1988 foi o ano em que o Bayer Leverkusen venceu o primeiro e único troféu internacional. Nesse mesmo aglomerado de 366 dias, Céline Dion ganhou a Eurovisão a carregar a bandeira da Suíça. Em 2024, os helvéticos quebraram a seca de conquistas no certame musical. Teriam os farmacêuticos a mesma sorte noutro tipo de palcos? A superstição começou no banco de suplentes e nunca chegou a entrar.
Ademola Lookman atacou um espaço da grande área onde não se esperava que o cruzamento de Zappacosta pudesse chegar. Apenas devido às abordagens ineficazes, quer dos atacantes, quer dos defesas, que tentaram ter uma intervenção perante aquele serviço é que o internacional nigeriano conseguiu marcar o primeiro golo para a Atalanta. Exequiel Palacios (de cristal) quebrou perante o movimento relâmpago do extremo.
Matej Kovár, o guarda-redes checo de 24 anos habituado ao descanso na Bundesliga para gastar os seus honrosos esforços na Liga Europa e nas taças, teve pouca colaboração da linha defensiva que, mediante o posicionamento do bloco dos campeões alemães, contava ou não com Grimaldo. O Bayer Leverkusen não arriscou tudo quanto podia no rendilhar da posse de bola junto da sua área. Kovár, a mirar o jogo de um posto ligeiramente mais adiantado do que os jogadores de campo, posicionamento normal na equipa de Xabi Alonso, achava que estava a fazer um grande favor ao bater a bola diretamente na frente para um ataque desprovido de uma referência. Não correu bem.
A atitude enérgica da Atalanta demonstrava lealdade para com a missão de fazer com que os principais artistas do Bayer Leverkusen jogassem o maior tempo possível de costas. Foi uma estratégia, alicerçada em marcações individuais, que trouxe sucesso. No caso do lance do segundo golo, a carambola que resultou da disputa aérea entre três espadaúdos centrais e três avançados de tamanho XS acabou nos pés de Lookman. Os farmacêuticos, incapazes de adaptarem o posicionamento ofensivo em que estavam nos milésimos de segundo seguintes a perderem a bola, estavam mais descompostos do que alguém a sair do banho. O contrarrelogista nigeriano deu uso à liberdade para se expressar com mais um golo.

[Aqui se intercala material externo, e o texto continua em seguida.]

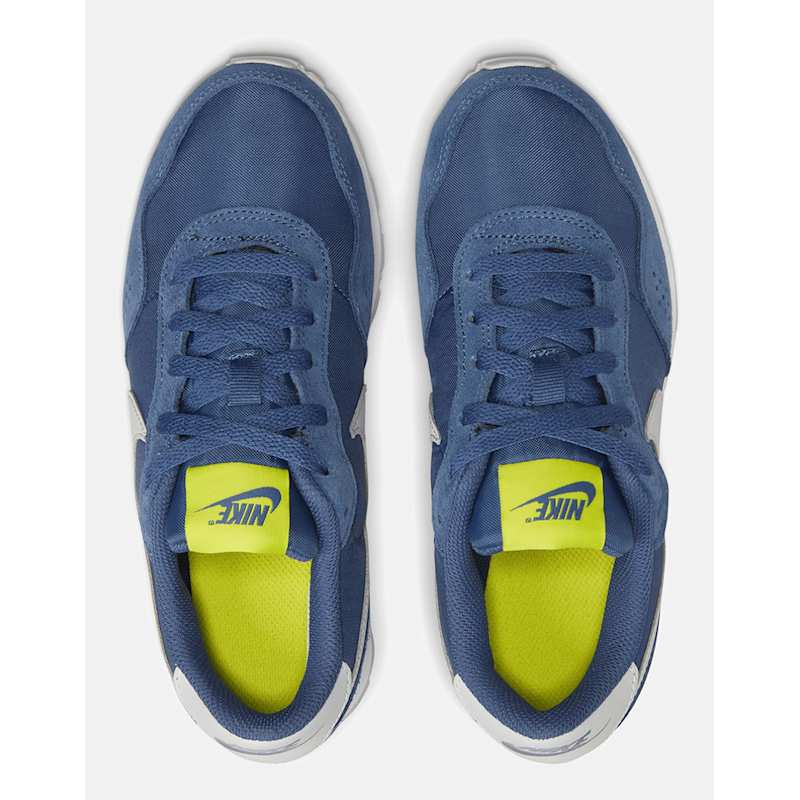 Nike Older Boys MD Valiant - Blue | Life Style Sports EU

“Cá vamos nós de novo...”, terão pensado os jogadores do Bayer Leverkusen que, na meia-final, contra a Roma, outra equipa italiana, estiveram a perder por 2-0 e acabaram por empatar aos 90+7’. Não vale a pena subestimar o coração de um campeão. Não foi desprovido de sobressaltos o percurso da equipa de Xabi Alonso que chegou à final da Liga Europa como campeão alemão, com a possibilidade de vencer a Taça da Alemanha e com uma sequência histórica de 51 jogos sem perder. Foram necessários 17 golos depois dos 90’ para toda essa obra ser construída.
Em Dublin, no estádio que em 2010/11 viu uma final da Liga Europa 100% portuguesa entre FC Porto e SC Braga, a Atalanta teve que lidar com um rosto mais ofensivo do Bayer Leverkusen na segunda parte. Xabi Alonso, de 42 anos, retirou Stanisic, recuou Frimpong e lançou Boniface, a tal referência ofensiva da qual a equipa estava desfalcada. O plano de resgate dos farmacêuticos foi ativado e o emblema de Bérgamo, em estreia numa final europeia depois de ter eliminado o Liverpool, passou a ter um papel secundário no encontro.
Grimaldo deu lugar a Hlozek antes de ter tido relevância maior no encontro. Gian Piero Gasperini, de 66 anos, também ia fazendo as suas mexidas, mas foi o mesmo de sempre que chegou ao hat-trick. A Atalanta, a única equipa que venceu esta época em Alvalade num dos quatro jogos que realizou com o Sporting nesta competição, arranjou uma forma de voltar a criar perigo. Perdendo a capacidade para pressionar e ser acutilante a partir dessa situação, os italianos apostaram em transições ofensivas de pé pesado no acelerador.
Igualmente confortável nesse cenário, Ademola Lookman deu solução de passe a um Scamacca cercado de gente inconsciente de que podiam existir outros caminhos para a baliza e fez o 3-0 suficiente para o Bayer Leverkusen ser impedido de acreditar que podia, no período de compensação, alterar a tendência do resultado.
A Atalanta conquistou o primeiro troféu internacional e fez questão de contradizer a lógica de que uma vitória da Suíça na Eurovisão correspondia a uma vitória do Bayer Leverkusen. Tal como em “Titanic”, filme que tem a voz de Céline Dion como banda sonora da tragédia, a história de amor terminou mal.